■ Passage to read ■
*** Begin section ***
Mike Flanagan

Personal information
- Full name: Michael Flanagan
- Date of birth: 9 November 1952 (age 73)
- Place of birth: Ilford, Essex, England
- Height: 5 ft 9 in (1.75 m)
- Position: Forward

Youth career
- Tottenham Hotspur

Senior career*
- Years: Team / Apps / (Gls)
- 1971–1979: Charlton Athletic / 254 / (85)
- 1978: → New England Tea Men (loan) / 28 / (30)
- 1979–1980: Crystal Palace / 56 / (8)
- 1980–1983: Queens Park Rangers / 78 / (20)
- 1983–1986: Charlton Athletic / 93 / (24)
- 1986–1987: Cambridge United / 9 / (3)
- Total:  / 518 / (170)

International career
- 1971: England Youth / 3 / (2)
- 1978–1979: England B / 3 / (1)

Managerial career
- 1993–1995: Gillingham
- 1999–2000: Waterford United
- 2011–2012: Maldon & Tiptree
- 2015–2016: Brentwood Town

= Mike Flanagan (footballer) =

English footballer and manager

Michael Flanagan (born 9 November 1952) is an English former professional footballer and manager.
*** End section ***
■ Your objective ■
Please list every club that the Mike Flanagan profile names under his managerial career.

■ Data ■
*** Begin section ***
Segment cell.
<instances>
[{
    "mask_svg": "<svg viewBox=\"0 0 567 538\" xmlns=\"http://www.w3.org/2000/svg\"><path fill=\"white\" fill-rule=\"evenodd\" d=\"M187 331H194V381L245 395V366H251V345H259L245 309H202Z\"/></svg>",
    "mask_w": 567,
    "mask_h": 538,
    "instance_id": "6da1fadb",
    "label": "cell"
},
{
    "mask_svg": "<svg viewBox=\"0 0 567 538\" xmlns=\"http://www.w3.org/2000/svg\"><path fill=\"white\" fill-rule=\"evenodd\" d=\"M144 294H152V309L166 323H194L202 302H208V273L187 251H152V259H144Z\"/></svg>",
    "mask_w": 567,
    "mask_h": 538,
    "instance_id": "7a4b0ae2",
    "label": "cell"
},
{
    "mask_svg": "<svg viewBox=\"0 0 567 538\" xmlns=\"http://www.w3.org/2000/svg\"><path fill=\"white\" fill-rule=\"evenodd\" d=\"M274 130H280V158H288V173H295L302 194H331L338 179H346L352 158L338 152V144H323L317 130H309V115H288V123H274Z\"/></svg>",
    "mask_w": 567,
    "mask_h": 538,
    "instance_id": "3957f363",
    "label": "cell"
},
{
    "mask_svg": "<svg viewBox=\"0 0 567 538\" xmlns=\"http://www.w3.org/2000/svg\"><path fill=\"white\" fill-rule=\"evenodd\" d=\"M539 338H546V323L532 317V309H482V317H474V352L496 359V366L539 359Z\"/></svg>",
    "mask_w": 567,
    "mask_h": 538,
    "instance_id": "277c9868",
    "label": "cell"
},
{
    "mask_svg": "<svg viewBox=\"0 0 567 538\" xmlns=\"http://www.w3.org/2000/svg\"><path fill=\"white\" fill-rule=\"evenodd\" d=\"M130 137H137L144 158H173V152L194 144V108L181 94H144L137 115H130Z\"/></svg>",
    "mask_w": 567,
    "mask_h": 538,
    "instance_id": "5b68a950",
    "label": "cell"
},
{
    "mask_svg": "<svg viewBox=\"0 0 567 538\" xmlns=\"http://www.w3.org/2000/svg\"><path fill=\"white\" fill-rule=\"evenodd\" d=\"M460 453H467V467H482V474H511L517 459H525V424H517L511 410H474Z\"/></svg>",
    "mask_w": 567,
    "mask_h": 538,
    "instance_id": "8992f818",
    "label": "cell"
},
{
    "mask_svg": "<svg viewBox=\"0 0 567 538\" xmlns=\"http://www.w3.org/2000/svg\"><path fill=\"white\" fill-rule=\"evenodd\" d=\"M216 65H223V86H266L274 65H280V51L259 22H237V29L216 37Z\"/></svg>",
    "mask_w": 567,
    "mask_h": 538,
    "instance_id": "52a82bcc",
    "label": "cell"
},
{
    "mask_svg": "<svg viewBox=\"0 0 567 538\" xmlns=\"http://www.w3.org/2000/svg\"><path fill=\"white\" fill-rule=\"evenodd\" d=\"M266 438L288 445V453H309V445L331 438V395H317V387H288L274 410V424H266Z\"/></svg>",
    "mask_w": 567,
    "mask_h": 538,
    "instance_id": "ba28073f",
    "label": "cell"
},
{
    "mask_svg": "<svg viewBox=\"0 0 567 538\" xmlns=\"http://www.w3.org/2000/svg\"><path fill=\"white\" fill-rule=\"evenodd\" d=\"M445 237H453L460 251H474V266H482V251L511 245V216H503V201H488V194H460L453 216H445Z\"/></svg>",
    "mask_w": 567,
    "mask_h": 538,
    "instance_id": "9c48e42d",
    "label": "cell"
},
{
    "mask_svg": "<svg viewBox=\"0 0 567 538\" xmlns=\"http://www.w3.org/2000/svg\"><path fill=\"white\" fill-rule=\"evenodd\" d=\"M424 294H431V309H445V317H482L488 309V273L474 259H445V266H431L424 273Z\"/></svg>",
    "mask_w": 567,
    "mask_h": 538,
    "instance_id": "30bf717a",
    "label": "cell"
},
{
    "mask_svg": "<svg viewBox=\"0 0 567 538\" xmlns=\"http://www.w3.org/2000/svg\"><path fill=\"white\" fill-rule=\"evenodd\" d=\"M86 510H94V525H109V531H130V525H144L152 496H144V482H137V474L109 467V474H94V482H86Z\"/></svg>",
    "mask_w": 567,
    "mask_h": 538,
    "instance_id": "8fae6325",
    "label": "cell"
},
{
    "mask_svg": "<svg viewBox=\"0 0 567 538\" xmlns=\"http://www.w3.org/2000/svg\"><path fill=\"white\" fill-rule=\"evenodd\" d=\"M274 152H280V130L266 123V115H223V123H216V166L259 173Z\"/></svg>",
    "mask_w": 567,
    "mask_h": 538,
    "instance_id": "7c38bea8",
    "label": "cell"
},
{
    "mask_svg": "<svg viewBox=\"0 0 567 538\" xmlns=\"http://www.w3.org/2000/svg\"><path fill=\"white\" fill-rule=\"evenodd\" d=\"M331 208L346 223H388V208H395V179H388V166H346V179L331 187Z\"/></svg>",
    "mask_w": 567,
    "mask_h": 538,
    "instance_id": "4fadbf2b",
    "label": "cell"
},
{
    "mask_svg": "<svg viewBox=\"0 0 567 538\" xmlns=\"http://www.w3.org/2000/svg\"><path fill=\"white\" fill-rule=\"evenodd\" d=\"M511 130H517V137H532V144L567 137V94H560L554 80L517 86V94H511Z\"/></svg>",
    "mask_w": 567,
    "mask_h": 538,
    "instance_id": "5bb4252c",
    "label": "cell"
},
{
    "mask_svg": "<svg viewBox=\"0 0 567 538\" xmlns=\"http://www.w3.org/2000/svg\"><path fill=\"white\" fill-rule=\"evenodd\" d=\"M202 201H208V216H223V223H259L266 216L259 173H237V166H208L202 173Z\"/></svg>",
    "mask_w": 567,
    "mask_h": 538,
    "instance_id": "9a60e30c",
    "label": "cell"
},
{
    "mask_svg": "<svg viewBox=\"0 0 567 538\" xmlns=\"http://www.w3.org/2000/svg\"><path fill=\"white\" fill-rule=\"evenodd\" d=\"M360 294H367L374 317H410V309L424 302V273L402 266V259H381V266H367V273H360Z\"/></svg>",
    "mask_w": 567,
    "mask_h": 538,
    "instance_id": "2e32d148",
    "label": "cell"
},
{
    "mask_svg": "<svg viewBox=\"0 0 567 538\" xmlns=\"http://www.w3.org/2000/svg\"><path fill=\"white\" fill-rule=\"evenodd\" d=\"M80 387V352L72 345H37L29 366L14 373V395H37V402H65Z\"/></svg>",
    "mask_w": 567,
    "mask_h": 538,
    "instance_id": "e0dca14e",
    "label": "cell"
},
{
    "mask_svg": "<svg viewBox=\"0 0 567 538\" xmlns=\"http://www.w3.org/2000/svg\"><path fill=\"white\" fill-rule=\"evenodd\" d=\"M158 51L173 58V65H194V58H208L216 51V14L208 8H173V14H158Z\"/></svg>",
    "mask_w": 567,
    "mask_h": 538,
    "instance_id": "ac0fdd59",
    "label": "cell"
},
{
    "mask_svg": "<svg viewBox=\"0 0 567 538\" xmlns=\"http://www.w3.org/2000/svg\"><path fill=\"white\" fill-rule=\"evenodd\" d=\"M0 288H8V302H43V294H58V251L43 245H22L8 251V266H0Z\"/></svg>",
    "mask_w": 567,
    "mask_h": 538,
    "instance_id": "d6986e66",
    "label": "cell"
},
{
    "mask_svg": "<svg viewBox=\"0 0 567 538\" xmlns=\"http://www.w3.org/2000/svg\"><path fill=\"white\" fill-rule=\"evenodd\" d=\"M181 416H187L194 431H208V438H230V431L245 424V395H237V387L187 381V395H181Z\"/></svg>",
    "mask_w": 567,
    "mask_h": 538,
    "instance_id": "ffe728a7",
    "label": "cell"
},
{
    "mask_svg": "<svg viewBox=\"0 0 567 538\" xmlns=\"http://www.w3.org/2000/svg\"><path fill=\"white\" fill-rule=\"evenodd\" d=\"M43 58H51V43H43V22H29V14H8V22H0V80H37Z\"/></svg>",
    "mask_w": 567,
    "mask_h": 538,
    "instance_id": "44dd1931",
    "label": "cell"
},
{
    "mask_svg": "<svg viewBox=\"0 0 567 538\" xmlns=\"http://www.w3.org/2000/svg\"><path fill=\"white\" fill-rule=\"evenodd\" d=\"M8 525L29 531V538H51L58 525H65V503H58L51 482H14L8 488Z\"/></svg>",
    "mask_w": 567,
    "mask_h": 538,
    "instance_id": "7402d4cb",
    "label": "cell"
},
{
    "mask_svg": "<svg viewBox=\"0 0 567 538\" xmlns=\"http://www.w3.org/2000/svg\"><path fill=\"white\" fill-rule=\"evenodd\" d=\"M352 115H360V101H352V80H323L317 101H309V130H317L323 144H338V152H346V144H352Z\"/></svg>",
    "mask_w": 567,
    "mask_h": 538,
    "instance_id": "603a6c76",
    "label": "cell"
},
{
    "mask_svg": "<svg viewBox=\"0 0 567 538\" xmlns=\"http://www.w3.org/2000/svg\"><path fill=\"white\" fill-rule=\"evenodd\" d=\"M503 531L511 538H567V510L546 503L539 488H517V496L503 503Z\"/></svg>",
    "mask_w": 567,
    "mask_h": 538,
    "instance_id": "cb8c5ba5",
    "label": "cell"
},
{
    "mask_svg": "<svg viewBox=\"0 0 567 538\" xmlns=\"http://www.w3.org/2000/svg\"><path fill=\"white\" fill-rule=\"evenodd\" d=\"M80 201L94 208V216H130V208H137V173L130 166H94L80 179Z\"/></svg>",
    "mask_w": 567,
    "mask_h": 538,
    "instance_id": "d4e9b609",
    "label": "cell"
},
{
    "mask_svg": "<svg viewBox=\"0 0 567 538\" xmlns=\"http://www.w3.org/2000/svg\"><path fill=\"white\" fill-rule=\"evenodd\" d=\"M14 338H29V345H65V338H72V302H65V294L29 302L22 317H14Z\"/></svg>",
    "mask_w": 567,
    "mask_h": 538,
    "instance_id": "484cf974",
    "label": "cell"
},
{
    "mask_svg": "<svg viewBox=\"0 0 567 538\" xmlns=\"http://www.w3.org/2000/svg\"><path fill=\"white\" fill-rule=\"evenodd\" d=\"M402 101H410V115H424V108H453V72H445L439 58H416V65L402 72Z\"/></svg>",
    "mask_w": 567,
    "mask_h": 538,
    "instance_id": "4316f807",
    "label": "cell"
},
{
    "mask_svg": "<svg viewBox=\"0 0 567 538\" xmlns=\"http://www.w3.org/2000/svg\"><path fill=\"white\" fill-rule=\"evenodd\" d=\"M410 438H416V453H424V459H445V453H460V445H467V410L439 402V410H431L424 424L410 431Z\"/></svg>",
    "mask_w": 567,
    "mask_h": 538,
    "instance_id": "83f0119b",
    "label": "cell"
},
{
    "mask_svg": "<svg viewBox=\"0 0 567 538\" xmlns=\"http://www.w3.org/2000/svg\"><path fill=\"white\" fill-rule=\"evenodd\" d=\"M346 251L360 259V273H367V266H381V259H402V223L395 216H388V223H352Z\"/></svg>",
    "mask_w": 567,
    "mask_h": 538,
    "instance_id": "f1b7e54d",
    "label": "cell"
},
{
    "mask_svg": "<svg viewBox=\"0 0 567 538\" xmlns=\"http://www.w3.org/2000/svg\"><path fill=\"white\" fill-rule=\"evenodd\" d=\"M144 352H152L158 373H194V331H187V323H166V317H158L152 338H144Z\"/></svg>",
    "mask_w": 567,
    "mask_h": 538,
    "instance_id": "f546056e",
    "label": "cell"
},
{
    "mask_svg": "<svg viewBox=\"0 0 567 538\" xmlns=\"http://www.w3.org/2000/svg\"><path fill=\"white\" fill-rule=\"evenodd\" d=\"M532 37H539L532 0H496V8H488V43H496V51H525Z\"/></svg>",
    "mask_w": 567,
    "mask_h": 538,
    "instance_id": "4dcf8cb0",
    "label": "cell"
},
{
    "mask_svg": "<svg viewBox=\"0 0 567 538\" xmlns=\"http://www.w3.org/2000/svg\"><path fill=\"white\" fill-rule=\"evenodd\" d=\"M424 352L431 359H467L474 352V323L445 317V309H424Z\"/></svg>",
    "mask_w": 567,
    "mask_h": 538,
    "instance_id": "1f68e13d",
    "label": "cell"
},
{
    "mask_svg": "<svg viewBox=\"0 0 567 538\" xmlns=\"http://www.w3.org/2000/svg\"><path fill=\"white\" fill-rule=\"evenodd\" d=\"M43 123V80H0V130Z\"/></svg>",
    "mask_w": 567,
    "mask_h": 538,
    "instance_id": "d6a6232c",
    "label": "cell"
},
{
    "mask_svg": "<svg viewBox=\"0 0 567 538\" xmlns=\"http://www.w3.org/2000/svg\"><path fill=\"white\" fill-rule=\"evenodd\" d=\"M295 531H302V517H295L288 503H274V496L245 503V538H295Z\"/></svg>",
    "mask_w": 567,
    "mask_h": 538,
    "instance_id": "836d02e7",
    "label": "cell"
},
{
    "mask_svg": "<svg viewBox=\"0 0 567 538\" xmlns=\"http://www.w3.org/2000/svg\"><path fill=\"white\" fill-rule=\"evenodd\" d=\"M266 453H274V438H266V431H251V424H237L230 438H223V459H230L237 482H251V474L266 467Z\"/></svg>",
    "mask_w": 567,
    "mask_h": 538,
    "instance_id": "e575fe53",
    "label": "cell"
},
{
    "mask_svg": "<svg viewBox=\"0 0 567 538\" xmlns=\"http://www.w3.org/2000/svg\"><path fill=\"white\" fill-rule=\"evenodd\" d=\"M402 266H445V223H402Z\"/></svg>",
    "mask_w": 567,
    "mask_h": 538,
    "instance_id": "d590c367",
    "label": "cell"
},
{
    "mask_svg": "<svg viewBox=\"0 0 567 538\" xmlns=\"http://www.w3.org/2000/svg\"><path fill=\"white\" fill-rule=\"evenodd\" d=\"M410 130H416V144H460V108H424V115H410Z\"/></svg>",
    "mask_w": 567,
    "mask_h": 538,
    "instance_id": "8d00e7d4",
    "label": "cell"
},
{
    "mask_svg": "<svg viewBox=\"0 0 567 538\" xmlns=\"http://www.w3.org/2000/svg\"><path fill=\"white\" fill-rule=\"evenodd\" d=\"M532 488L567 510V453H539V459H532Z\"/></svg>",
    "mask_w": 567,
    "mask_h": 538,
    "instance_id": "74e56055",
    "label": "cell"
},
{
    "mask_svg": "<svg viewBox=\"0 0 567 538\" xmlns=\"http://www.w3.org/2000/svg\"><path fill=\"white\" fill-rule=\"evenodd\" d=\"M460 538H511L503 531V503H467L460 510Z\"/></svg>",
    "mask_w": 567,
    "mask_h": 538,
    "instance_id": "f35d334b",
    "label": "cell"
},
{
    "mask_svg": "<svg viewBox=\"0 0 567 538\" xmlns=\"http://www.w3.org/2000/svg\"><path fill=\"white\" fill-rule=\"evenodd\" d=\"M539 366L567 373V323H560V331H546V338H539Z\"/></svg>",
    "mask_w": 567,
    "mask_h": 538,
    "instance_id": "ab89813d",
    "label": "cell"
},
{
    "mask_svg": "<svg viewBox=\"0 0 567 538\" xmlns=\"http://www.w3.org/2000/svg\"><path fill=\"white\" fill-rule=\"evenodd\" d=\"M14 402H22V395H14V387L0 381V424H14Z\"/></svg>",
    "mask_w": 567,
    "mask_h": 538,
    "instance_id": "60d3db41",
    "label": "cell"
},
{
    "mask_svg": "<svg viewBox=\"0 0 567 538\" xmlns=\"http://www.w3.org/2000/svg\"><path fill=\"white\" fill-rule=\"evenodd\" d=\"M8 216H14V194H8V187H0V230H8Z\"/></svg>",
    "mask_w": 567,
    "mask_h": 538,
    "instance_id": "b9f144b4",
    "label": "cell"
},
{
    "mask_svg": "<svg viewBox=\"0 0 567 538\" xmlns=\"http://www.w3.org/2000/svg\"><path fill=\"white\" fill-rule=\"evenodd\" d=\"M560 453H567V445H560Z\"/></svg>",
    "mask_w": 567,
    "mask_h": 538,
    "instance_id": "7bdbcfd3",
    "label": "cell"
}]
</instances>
*** End section ***
■ Solved exercise ■
Gillingham, Waterford United, Maldon & Tiptree, Brentwood Town